Supplied text:
....
Enhancing Inter-Service Communication: The Transactional Outbox Pattern Solution — Part 2

Published in

Fever Engineering

13 min readMar 19, 2024

The previous article in this series introduced the Transactional Outbox pattern, how we implemented it at Fever, and the scalability challenges we faced. Get ready, because in this second part, we will revisit these issues and explain how we solved them by introducing a Change Data Capture to the game field.

What’s a Change Data Capture?

Before we discuss how we incorporated a Change Data Capture (CDC) tool, Debezium, it’s crucial to take a step back and understand the concept of CDC.

(To learn about CDC and its practical implementation, refer to the articles on implementing CDC in practice: Miguel Gamallo, “Part 1” and Miguel Gamallo, “Part 2”.)

Why use a Change Data Capture?

The two primary scalability problems we faced when introducing Transactional Outbox Patterns involved constant polling of the database and the inability to parallelize event processing in the outbox table. Introducing Debezium directly addresses both challenges. The following figure illustrates the proposed new implementation:

Figure 1: Transactional Outbox design using CDC

In the Figure from left to right; the new elements include the Debezium Source Connector (a Kafka Connector responsible for capturing new rows added to the Outbox table), the Kafka topic that contains the captured events, and finally, an implementation of the Message Relay as a Kafka Consumer.

Using a Kafka consumer to send the records to another message broker may look strange. The reason for this is that the solution needs to take into account the existing Fever system. Historically, we have used RabbitMQ as a single message broker, so the Transactional Outbox needs to support that part of the solution until we evolve.

Solving the scalability issues

A straightforward solution to address the scalability issues mentioned above is integrating Debezium and Kafka consumers into the design.

Database performance degradation will hurt the Message Relay latency:

As explained earlier, a weak point was the Message Relay’s dependence on the database for event delivery. Debezium addresses this by reading changes from Postgresql’s Write Ahead Log (WAL), which is significantly more efficient than constant queries against the table. However, using Debezium to retrieve events is not without its challenges.

As explained in the section ‘Adding new derived data systems’ of this article, it’s essential to ensure that the Incremental snapshot mode is configured when incorporating the Outbox table into the source connector. This prevents the connector from automatically attempting to start the snapshot using the option: ‘snapshot.mode = never’. Consequently, the connector will capture changes from that moment onwards, incrementally processing them. This incremental approach means that the table records in the WAL will be distributed in manageable chunks; once a chunk is fully consumed, the corresponding disk space can be freed. Monitoring disk usage in the Postgres instance is crucial, particularly when the connector is handling multiple tables with varying sizes and loads.
....
Given data:
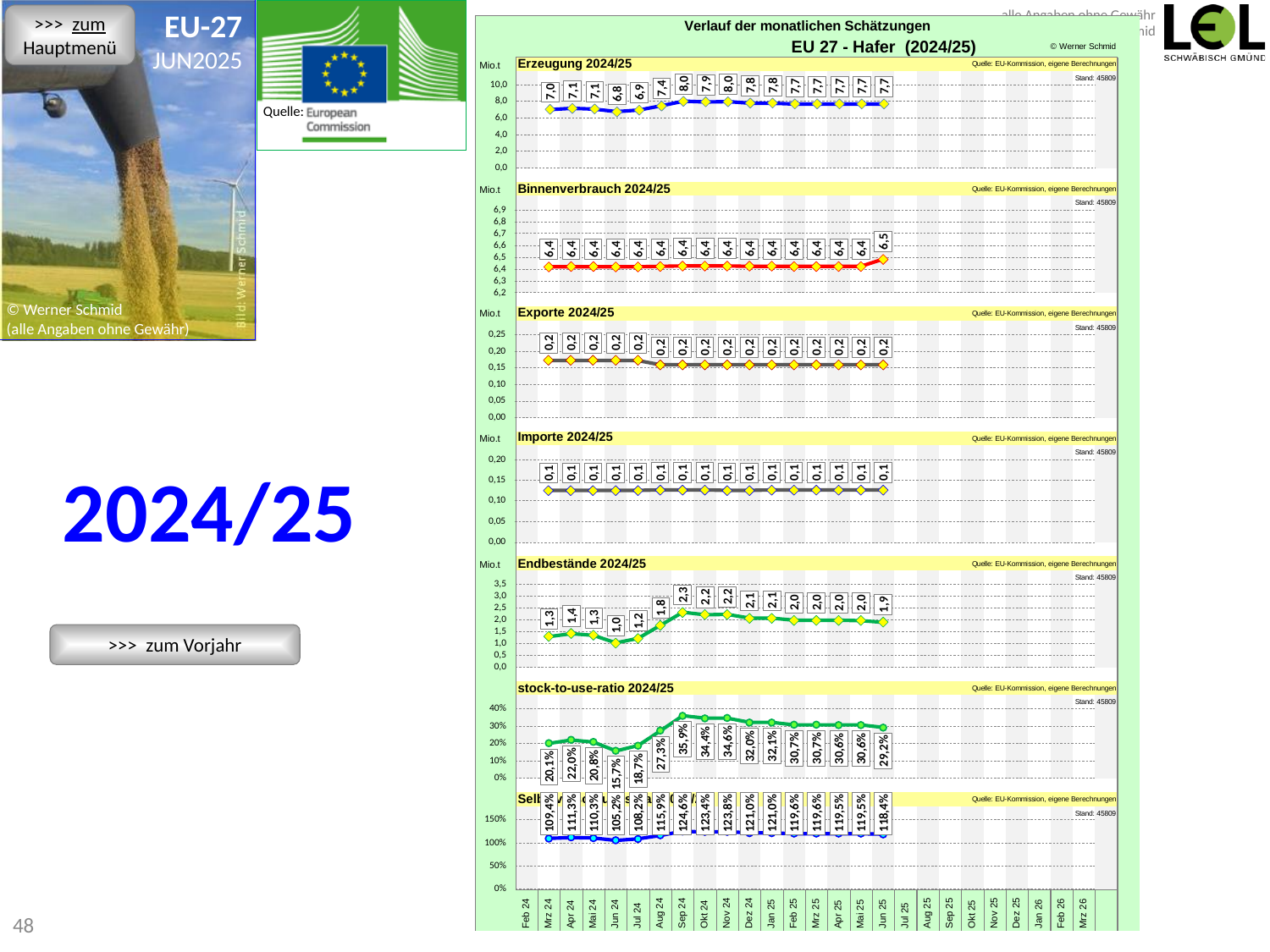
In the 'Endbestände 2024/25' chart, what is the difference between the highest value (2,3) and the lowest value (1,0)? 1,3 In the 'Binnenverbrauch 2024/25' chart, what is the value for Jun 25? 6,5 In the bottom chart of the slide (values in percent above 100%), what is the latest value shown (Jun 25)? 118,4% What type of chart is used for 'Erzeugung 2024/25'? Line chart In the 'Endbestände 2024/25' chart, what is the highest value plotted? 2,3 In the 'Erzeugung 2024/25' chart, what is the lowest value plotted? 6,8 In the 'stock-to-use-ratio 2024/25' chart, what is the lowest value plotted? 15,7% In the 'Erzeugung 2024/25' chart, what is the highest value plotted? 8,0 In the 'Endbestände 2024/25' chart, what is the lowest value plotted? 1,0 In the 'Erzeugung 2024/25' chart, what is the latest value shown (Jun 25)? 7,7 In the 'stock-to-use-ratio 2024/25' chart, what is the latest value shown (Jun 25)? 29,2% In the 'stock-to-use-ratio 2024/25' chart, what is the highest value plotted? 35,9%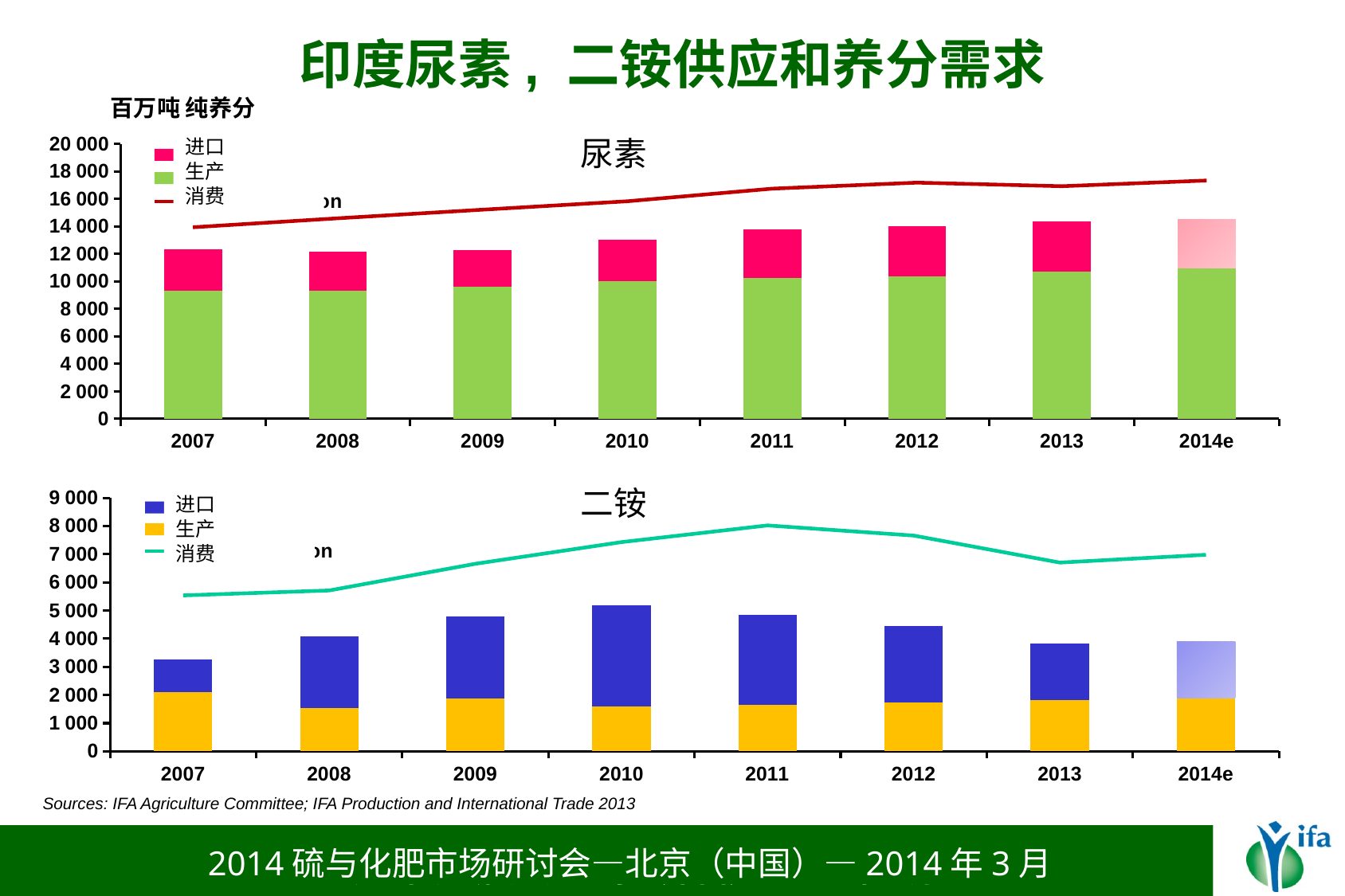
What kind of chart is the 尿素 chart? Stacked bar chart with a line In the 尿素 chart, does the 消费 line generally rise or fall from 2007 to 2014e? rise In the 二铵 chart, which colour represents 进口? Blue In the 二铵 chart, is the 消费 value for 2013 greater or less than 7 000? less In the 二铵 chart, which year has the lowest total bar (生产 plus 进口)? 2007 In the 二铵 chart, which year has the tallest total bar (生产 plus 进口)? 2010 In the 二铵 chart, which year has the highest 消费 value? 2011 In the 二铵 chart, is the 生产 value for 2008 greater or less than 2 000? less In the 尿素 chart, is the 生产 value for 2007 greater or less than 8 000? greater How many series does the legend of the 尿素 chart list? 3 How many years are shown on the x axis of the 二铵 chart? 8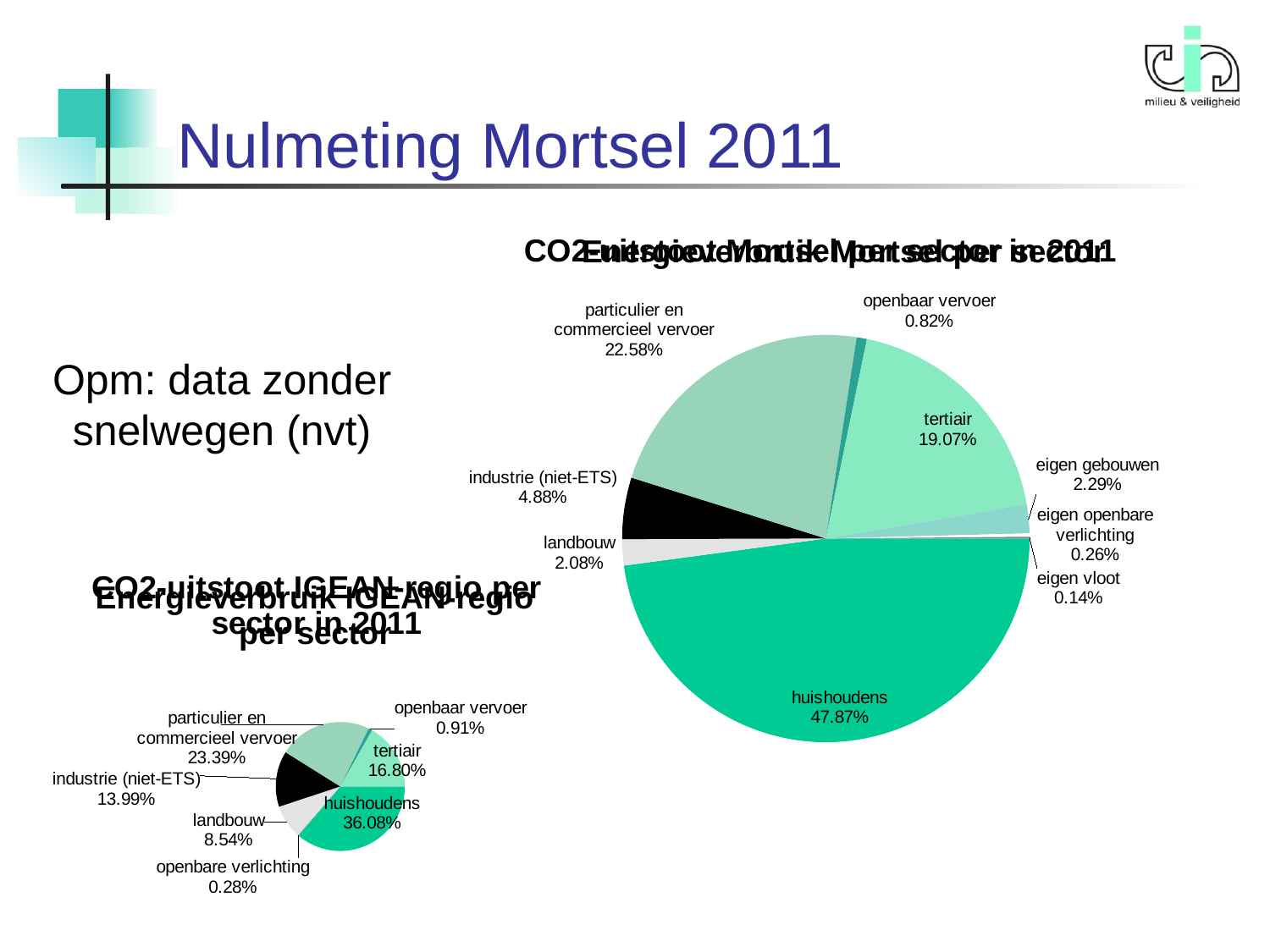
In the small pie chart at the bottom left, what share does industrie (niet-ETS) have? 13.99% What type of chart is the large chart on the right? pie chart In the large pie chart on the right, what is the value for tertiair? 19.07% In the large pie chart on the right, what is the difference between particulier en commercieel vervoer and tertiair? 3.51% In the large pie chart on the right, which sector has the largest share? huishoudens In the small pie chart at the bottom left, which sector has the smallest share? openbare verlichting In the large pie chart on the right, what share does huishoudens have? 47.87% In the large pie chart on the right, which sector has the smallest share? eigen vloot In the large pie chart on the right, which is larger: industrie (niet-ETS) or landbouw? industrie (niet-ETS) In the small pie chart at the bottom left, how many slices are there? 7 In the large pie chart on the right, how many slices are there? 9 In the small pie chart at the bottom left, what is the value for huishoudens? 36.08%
....
Using the information:
1. Rename "CDC" to "change tracking" throughout the passage of the Transactional Outbox article starting at "What’s a Change" and ending at "use a Change Data Capture?", and write that passage out again.
2. Carry the Transactional Outbox article forward from its final sentence.
This material was taken from a separate source.

Task-by-task answers:
1.
What’s a Change Data Capture?

Before we discuss how we incorporated a Change Data Capture (change tracking) tool, Debezium, it’s crucial to take a step back and understand the concept of change tracking.

(To learn about change tracking and its practical implementation, refer to the articles on implementing change tracking in practice: Miguel Gamallo, “Part 1” and Miguel Gamallo, “Part 2”.)

Why use a Change Data Capture?

2.
Even after configuring the incremental snapshot mode, some problems will need to be dealt with:

Debezium’s Source Connector is a well-designed software component; however, it still linearly processes a list of changes made over the database. If a large volume of changes arrives at the Outbox table in a short time, latency can increase even if throughput remains unaffected. Addressing this issue requires a dual-sided approach: optimizing the publication side to reduce the load as much as possible, and refining the Kafka Connector’s configuration parameters from an infrastructure perspective to enhance the throughput. (These techniques will not be discussed in this article.)
The dependency on the DB is still there. The DB needs much fewer resources to attend Debezium than to serve a query, but two metrics will still have a direct impact on Debezium’s performance:
- The commit time of transactions is crucial: by default, Postgres will respond to the client once the WAL record of the transaction is flushed to disk, ensuring changes are either committed or rolled back. However, this consistency model comes with a trade-off: clients are blocked, tying up connections until the commit is completed, which can only happen once preceding transactions are committed. In high-volume change scenarios, this leads to increased commit wait times, causing Debezium’s latency to rise while limiting Postgres’ available connections for new transactions.
- WAL disk usage is critical: if Postgres can handle the volume in high-volume change scenarios, more WAL records will be flushed to disk. Without adjusted throughput in Debezium’s source connector, WAL records will accumulate until Postgres exhausts the available space. At that point, the replication slot will be removed, resulting in lost changes for Debezium. Creating a new replication slot to catch up can take hours to days.

Outbox table congestion problems affect individual message delivery time.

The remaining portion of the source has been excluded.